Imagine you are going to paint the hull. Some things to consider:
- how do you get a ship the size of Koukla out of the water?
- how do you hold it up for painting?
- won’t whatever holds it block the paint job?
There are many ways that ships can be hauled out, but for Koukla the best option is a boat lift. A boat lift is a large gantry-like frame on four tires, with two straps slung across. The straps are motorized hoists that lowered into the water while we motored the ship into place, then lifted it up.
Before painting could begin, the hull needed to be cleaned. It was coated in algal slime, with green seaweed strands along the waterline, and oysters and barnacles clustered around the propeller cage.

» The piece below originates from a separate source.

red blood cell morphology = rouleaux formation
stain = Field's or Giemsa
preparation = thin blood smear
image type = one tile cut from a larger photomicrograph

Dressed in foul weather gear for the splashing spray from the hose, we used the marina’s power wash to scour the hull.
These plant and animal latch-ons increase drag. The paint for the bottom contains chemicals designed to discourage creatures from attaching to or growing on the hull. Of course it doesn’t stop everything, but the growth really wasn’t bad considering that the boat had been mostly stationary for a year.

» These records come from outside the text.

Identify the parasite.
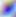

This is Toxoplasma gondii.

400x magnification. Micrograph.Report the malaria status.
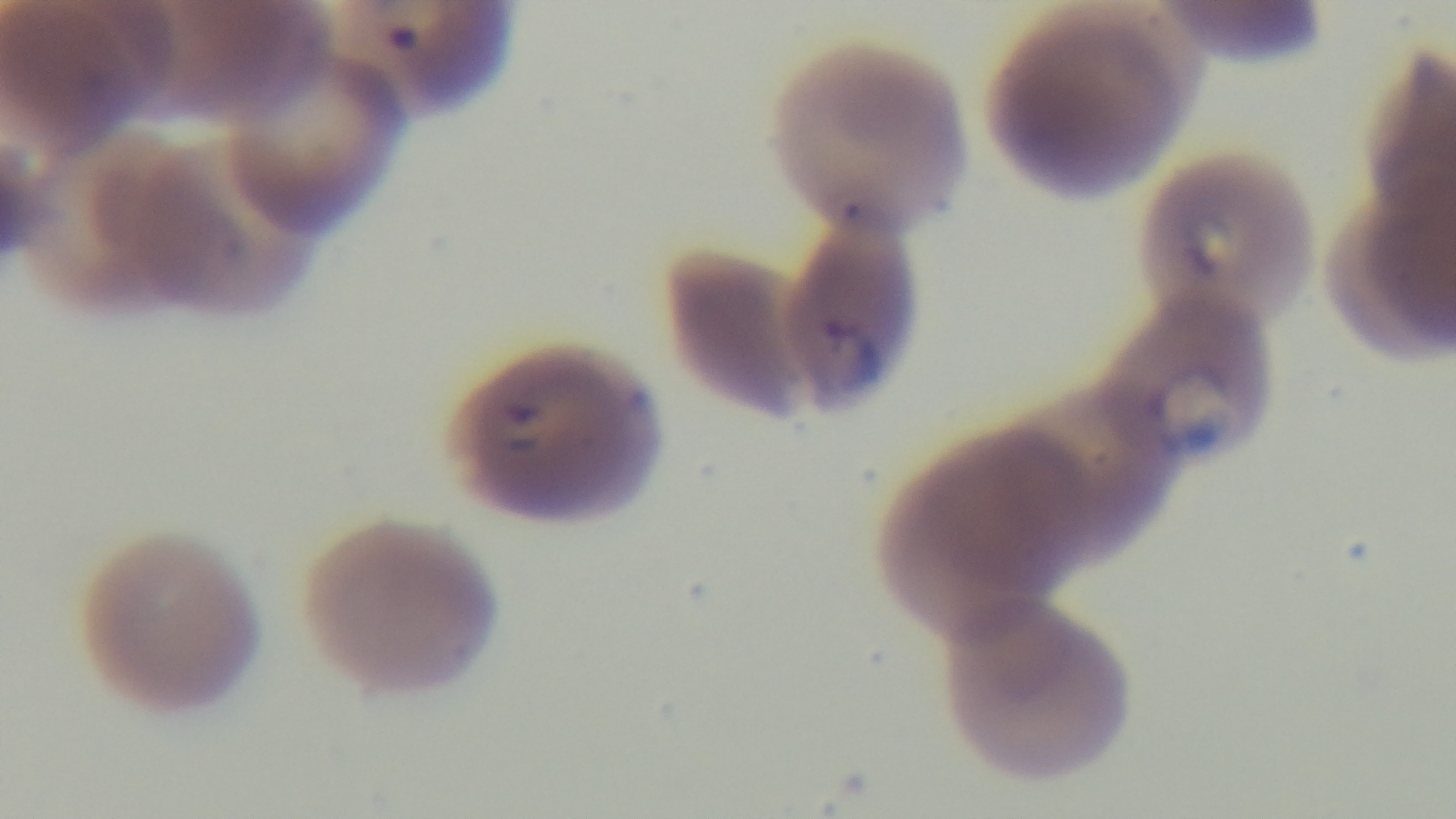

It is infected.

modality = light microscopy
field of view = one from the slide
capture = mounted 4K digital camera
stain = Giemsa
preparation = thin blood film
objective = 100x oil immersion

After the washing was done, the lift drove around a parking lot with Koukla hanging in midair. Considering that Koukla is 33 tons, and especially when you can see the whole thing, big, this was an impressive thing to witness. When the boat is where we wanted it, boat stands (stable pedestals with adjustable height pads) were positioned around it and the straps were released. The boat stands held and we breathed a sigh of relief.

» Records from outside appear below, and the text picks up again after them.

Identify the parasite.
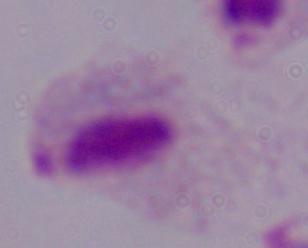

A trichomonad.

Captured at 1000x magnification. Micrograph.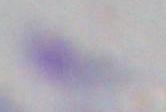 1000x magnification. Photomicrograph. Toxoplasma gondii is seen.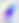

{
  "modality": "micrograph",
  "identification": "Toxoplasma gondii",
  "magnification": "400x"
}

To answer the final question posed at the beginning: yes, the boat stands block part of the hull from being painted. The solution is the stressful task, handled by Horatio, of releasing stands one at a time and reengaging them elsewhere. You can then go back and paint the previously covered areas.. A few spots underneath blocks on the keel remained inaccessible until after the ship was hoisted up again for its return to the water, and Horatio heroically rushed around beneath the gently swaying mass, frantically painting patches of hull while the entire boat moved over him on its way back to the water.